For Balint this pageant of wild flowers was something new since, during his long years at school, at the university and later when he was always abroad serving as a diplomat, he had never managed to get home before the end of June and so had never before seen the ancient park in all the bloom of early summer. The radiance of this early morning, when spring was just merging into summer, was so inviting that Balint left the path and started to walk across the meadow. The grass was high and so wet that it was almost like walking through a stream, and each time that his knees touched the spears of grass and wild oats a tiny shower would fall before the blades straightened up as if proud that they had been brushed by the legs of the master.
After a while Balint, soaked to the knees, reached the avenue of lime trees which bordered the far side of the meadow and was immediately filled with memories of his childhood. This was where he had been taught to ride when very young, in the old avenue that had been planted so long ago. It was almost two hundred years since the Abady of those times had laid out three wide allées which fanned out, star-shaped, from where the predecessor of the Painted Bridge crossed the millstream a little higher up than the later bridge and thus directly in front of the castle façade. At the beginning of the nineteenth century, when the fashion for informal ‘English’ gardens was spreading all over Europe, Balint’s grandfather had had the central avenue cut down so as to plant the lawns directly below where the castle stood. He wanted to have the view from the terrace as open and informal as possible, with a wide view to the distant plantations; for it was well understood that in English landscaping all straight lines were forbidden. Even so, the avenue that remained was still between five and six hundred metres long and, as the earth between the lines of trees was a soft loam, it was there that the Groom of the Stables, as the castle’s head écuyer was called, would put the boy on his tiny pony and gallop him up and down, ten, twenty, thirty times until he no longer fell off.

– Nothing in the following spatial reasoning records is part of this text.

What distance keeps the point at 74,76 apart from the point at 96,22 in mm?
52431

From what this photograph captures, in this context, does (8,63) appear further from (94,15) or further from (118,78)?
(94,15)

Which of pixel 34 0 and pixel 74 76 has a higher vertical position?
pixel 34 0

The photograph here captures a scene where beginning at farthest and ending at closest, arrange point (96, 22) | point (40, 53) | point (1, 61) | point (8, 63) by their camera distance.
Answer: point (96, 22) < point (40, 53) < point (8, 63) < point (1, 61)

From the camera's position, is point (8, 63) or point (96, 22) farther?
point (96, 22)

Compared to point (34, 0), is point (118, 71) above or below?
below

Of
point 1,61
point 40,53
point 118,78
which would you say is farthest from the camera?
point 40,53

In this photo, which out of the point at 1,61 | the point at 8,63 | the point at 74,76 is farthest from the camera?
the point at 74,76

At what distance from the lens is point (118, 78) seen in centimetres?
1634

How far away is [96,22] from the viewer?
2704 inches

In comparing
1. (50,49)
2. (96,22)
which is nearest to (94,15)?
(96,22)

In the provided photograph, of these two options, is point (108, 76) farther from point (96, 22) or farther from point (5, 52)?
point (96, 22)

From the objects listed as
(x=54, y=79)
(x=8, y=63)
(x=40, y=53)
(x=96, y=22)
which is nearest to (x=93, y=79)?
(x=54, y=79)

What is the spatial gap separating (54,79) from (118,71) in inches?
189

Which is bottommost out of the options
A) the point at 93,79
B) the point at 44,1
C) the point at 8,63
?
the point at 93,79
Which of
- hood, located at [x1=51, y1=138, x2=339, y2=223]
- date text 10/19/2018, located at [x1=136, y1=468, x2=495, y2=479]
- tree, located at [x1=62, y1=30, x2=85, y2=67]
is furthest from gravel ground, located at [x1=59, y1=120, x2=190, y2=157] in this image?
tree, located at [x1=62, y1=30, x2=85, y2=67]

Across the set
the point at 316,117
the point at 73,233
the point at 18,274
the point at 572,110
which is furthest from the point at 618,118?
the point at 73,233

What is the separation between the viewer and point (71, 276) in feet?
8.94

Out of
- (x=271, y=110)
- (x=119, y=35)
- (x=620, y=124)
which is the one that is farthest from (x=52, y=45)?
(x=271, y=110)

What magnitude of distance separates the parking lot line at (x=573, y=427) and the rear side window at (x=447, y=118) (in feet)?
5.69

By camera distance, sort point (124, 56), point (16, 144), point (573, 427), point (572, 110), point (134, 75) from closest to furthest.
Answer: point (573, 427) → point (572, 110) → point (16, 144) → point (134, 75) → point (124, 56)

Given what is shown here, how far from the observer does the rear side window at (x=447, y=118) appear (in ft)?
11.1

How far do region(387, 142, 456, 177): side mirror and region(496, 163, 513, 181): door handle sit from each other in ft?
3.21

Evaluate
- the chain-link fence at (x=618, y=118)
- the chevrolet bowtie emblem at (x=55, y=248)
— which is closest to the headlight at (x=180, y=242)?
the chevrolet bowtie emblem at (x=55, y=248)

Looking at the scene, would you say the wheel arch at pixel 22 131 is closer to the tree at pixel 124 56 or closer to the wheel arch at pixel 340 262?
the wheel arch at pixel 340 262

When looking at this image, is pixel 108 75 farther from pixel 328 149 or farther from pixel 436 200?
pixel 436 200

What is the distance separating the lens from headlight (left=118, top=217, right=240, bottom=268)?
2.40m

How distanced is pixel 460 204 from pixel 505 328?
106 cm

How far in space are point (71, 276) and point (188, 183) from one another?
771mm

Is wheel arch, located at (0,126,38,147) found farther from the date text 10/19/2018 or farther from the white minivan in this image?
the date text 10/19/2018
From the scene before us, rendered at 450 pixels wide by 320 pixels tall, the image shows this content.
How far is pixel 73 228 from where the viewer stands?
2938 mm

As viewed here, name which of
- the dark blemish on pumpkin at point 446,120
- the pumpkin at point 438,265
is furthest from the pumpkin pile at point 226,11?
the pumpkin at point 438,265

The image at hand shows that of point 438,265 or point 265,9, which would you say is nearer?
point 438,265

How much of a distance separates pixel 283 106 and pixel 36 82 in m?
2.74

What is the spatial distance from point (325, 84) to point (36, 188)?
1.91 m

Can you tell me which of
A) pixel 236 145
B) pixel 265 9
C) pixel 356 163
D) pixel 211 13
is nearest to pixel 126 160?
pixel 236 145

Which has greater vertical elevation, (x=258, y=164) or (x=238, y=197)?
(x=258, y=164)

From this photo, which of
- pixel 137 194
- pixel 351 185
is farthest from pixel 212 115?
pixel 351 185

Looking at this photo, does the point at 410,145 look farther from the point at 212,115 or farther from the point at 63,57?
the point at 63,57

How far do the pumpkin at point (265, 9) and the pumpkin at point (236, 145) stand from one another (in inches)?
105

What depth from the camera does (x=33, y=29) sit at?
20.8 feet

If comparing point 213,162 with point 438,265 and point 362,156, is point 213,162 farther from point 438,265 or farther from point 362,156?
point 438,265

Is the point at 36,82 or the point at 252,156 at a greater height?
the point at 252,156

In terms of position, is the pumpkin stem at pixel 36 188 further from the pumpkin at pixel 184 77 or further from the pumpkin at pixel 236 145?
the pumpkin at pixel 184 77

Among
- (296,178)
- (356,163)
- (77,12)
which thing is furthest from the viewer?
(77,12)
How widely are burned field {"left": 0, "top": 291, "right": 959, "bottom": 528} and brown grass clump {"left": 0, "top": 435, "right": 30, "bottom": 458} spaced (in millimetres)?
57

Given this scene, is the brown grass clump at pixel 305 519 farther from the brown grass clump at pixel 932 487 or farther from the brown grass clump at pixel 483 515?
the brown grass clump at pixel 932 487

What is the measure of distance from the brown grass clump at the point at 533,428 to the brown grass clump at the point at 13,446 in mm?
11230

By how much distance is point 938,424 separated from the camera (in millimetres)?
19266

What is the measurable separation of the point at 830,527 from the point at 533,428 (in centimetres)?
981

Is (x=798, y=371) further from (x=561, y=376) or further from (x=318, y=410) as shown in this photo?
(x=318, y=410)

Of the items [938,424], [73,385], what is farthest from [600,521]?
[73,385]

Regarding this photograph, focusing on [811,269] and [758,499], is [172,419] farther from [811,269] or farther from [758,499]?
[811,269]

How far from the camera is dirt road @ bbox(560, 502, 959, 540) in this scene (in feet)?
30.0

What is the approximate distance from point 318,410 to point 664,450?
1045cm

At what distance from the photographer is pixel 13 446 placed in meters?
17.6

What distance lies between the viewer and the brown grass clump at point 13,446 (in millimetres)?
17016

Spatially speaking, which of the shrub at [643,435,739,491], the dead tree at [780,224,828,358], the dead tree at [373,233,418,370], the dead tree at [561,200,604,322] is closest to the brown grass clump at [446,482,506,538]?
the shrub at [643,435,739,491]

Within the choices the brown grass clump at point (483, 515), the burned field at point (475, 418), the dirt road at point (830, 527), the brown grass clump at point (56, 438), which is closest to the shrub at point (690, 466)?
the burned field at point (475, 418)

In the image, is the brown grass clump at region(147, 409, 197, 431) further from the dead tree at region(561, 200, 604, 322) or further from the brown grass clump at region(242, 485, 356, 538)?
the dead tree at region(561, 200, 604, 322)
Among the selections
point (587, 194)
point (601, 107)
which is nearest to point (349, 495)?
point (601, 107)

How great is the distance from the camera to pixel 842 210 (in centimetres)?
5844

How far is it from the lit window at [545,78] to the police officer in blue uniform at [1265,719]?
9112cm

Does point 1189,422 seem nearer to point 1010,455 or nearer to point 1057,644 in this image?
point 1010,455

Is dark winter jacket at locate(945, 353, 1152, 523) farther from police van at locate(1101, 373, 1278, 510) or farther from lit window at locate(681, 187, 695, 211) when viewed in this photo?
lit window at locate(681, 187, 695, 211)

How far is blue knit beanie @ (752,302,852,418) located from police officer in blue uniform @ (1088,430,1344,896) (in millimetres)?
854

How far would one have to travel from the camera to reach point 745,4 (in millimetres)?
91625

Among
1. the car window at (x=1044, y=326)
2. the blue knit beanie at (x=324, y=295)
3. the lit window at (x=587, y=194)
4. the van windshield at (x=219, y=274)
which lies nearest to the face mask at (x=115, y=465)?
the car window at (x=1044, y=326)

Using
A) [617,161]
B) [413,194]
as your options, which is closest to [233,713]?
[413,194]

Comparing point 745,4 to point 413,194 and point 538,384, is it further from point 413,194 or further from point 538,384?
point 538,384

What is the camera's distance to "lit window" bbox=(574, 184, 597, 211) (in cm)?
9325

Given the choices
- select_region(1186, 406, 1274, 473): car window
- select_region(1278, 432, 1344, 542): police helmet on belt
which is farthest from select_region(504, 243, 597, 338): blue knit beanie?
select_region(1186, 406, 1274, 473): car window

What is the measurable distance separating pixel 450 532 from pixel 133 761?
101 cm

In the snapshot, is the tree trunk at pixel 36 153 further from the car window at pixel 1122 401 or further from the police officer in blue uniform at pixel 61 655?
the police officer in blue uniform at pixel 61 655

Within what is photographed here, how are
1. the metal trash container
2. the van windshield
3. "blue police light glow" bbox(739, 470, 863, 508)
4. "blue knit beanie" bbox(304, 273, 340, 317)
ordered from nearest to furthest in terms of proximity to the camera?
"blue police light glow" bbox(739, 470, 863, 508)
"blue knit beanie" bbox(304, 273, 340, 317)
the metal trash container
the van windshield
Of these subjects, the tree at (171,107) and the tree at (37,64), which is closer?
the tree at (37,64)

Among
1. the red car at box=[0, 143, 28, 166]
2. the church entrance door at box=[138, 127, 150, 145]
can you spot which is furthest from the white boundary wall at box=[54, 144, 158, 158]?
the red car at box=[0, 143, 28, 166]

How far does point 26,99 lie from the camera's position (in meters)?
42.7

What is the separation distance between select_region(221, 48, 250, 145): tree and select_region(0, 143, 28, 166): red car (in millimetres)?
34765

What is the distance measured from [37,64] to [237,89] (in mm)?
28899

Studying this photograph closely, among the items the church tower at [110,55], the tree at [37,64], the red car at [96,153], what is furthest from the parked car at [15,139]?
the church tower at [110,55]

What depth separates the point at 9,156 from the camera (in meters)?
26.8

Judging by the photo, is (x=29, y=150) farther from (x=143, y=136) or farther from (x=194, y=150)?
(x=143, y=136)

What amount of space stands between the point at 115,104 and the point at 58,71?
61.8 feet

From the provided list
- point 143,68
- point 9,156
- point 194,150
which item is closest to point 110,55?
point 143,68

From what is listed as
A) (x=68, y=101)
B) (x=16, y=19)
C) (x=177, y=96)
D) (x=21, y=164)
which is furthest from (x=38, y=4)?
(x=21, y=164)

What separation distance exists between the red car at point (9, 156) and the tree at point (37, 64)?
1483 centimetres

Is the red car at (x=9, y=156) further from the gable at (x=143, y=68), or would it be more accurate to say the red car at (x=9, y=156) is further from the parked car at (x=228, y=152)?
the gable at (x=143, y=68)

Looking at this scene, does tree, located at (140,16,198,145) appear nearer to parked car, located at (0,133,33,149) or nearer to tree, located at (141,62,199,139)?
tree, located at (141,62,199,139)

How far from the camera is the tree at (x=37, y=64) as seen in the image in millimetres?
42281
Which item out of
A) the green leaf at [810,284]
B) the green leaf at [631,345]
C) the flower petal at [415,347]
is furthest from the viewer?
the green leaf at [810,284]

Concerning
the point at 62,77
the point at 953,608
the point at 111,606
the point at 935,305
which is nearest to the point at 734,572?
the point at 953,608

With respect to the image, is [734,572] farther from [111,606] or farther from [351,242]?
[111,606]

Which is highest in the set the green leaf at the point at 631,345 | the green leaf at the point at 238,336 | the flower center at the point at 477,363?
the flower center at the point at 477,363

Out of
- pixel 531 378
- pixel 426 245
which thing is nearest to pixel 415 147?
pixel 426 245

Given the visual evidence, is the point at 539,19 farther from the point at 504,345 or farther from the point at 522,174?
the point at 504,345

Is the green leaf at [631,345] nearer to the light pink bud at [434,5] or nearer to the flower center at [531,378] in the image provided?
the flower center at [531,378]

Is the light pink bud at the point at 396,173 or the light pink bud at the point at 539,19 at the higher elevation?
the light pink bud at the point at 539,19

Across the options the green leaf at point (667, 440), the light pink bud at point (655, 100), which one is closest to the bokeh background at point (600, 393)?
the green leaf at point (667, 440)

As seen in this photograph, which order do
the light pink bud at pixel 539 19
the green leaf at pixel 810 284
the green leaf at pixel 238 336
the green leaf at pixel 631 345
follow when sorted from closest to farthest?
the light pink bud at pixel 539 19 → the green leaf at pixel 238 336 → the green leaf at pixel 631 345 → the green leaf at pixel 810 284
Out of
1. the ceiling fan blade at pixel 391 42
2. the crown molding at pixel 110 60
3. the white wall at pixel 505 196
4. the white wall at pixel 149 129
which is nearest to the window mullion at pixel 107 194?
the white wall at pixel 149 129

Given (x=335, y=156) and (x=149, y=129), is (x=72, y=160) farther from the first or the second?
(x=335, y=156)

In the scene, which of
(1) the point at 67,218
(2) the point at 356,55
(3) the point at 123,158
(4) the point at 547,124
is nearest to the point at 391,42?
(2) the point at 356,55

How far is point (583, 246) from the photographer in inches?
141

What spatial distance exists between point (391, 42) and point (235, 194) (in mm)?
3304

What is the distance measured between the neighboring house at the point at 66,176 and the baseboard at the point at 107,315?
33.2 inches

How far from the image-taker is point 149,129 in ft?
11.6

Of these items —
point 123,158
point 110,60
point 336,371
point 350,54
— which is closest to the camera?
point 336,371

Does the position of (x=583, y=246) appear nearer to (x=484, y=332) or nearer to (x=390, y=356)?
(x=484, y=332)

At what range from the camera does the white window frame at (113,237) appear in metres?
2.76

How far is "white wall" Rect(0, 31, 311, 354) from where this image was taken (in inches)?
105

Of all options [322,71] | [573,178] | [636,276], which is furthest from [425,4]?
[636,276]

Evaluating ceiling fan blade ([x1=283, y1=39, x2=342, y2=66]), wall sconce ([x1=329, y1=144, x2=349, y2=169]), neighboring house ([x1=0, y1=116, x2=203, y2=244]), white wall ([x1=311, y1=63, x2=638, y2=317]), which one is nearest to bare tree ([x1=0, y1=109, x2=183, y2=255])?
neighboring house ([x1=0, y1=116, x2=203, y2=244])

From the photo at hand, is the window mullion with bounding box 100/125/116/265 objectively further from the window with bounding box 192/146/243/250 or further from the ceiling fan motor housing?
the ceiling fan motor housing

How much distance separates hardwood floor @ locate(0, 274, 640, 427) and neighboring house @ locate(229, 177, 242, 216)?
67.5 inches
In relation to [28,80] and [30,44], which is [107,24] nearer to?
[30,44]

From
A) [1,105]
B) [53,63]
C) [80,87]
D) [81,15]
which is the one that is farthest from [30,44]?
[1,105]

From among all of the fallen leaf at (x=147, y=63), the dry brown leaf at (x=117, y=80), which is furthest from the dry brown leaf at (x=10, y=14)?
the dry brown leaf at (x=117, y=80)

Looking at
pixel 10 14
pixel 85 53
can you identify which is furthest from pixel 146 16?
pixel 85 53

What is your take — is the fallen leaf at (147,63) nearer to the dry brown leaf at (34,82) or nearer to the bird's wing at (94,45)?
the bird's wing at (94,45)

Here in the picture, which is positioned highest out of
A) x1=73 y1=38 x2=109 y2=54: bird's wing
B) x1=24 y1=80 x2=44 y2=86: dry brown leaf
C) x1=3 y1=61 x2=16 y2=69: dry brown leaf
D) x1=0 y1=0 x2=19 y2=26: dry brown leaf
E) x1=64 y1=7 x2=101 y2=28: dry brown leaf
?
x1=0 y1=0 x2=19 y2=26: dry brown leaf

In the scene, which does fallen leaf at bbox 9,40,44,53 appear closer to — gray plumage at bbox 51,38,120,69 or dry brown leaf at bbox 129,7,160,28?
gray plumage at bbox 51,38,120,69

Lord, how many times I fell! thought Balint as he gazed once more along the familiar grass-covered allée and remembered those frisky mischievous little ponies with minds of their own who were all the more wilful for being overfed and under-exercised. He recalled Croque-en-bouche, his first pony, who always shied at that gnarled old tree in front of him and then bucked, especially when Balint was being made to ride without stirrups and with just a blanket strapped on in the place of a saddle. And, at that huge lime-tree with the split trunk, his second pony had always stopped in her tracks and refused to budge until given a sharp reminder by his instructor’s long-lashed hunting crop.